▸ **Task item**
Among the entries below, find every line that contains the string "Terrier", then copy it.

Source data
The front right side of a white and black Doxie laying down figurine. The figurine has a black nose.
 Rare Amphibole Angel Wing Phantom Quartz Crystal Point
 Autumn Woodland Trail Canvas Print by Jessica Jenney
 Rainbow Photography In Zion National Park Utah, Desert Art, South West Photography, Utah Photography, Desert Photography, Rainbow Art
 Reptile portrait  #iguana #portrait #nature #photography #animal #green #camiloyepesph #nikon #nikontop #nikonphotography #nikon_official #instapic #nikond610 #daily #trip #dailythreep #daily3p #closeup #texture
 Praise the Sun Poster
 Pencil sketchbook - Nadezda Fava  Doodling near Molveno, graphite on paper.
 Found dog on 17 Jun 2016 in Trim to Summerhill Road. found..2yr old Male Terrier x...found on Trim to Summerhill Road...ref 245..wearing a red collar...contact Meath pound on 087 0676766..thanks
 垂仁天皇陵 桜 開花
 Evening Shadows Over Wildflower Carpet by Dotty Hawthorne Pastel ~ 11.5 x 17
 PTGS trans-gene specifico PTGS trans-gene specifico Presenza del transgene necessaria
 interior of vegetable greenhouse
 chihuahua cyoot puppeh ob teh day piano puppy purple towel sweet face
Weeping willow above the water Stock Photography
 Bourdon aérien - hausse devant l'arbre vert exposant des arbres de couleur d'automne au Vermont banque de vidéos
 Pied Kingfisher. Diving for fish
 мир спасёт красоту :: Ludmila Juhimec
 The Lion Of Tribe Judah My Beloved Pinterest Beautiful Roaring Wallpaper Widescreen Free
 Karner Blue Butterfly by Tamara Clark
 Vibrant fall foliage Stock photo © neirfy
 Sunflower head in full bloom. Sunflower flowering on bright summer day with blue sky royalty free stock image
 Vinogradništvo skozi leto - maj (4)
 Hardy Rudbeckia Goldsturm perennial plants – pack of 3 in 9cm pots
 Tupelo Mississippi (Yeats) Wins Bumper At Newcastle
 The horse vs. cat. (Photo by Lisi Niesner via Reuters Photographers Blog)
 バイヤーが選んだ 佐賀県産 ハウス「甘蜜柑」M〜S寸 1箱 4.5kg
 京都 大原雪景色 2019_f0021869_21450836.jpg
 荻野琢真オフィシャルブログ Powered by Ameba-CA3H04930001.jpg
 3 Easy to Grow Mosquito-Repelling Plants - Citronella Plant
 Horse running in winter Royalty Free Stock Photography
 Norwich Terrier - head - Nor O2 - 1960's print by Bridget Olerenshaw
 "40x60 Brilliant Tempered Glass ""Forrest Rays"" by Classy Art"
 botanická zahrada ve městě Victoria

▸ **Output for this task**
 Found dog on 17 Jun 2016 in Trim to Summerhill Road. found..2yr old Male Terrier x...found on Trim to Summerhill Road...ref 245..wearing a red collar...contact Meath pound on 087 0676766..thanks
 Norwich Terrier - head - Nor O2 - 1960's print by Bridget Olerenshaw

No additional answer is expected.